Au risque de paraître paradoxal, osons dire que l'apparition en France des «adblockers», les logiciels bloquant la publicité sur internet, possède, pour nous acteurs de la publicité en ligne, un bienfait. En nous mettant face à une situation radicale – la menace des modèles économiques de nos clients éditeurs en ligne et par voie de conséquence des nôtres –, elle nous oblige à repenser radicalement la pratique de notre métier.
Avant toute chose, il convient évidemment de tout mettre en œuvre pour contrer frontalement l'action des adblockers qui porte atteinte à nos intérêts légitimes et in fine à ceux des consommateurs et des internautes.
Par la voie juridique, en défendant la propriété intellectuelle sur les codes, en dénonçant les pratiques de concurrence déloyale et les problèmes de sécurité pour nos utilisateurs. Toutefois, les solutions d'adblocks ne sont pas toutes identiques et il convient de conduire une analyse juridique approfondie pour apporter la réponse la plus efficace.
Par une réponse technique, pour bloquer les bloqueurs. Tout en sachant que les tentatives de solutions techniques sont en général rapidement neutralisées par les adblockers. Les alarmes ont beau être de plus en plus sophistiquées, les cambrioleurs aussi. C'est pourquoi le marché se réunit actuellement en vue de proposer une solution pérenne.

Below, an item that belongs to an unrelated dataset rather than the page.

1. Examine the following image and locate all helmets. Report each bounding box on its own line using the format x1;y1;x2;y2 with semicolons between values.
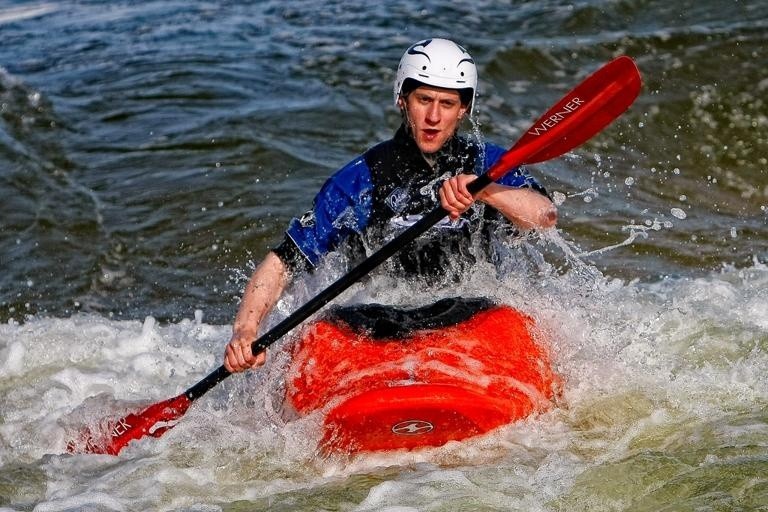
395;38;478;117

Par une médiatisation de leurs pratiques douteuses. Car les adblockers, qui affirment agir au nom de l'éthique, n'hésitent pas parfois à enfreindre la plus élémentaire des règles éthiques en se livrant à ce que l'on peut qualifier du racket organisé, via leurs listes blanches. Cela consiste à faire payer les éditeurs ou les annonceurs pour qu'ils soient débloqués!
Par un effort pédagogique constant, pour informer le consommateur des enjeux. Lui rappeler encore et toujours que s'il bloque la publicité, il met en péril financièrement les sites qu'il consulte.
Car il est essentiel que l'internaute ait toutes les cartes en main avant de faire son choix: la publicité constitue une source de revenus vitale pour que la plupart des sites puissent fournir contenus et services de qualité. Détruire ce cercle revient à risquer de ne plus avoir accès gratuitement à tout cela. Et les études attestent que les internautes, dans leur écrasante majorité, ne sont pas prêts à débourser le moindre centime pour naviguer sur un web sans publicité.
Pour autant, faire porter le poids de la responsabilité par les consommateurs serait une attitude irresponsable. Dans le monde d'internet, où la gratuité s'impose comme un standard de consommation, pointer du doigt le client parce qu'il se détournerait de la publicité, et donc tuerait les sites qu'il visite, aurait à peu près les mêmes effets qu'auprès du même consommateur accusé de pirater des films et de la musique, et donc de tuer ces industries. C'est-à-dire aucun.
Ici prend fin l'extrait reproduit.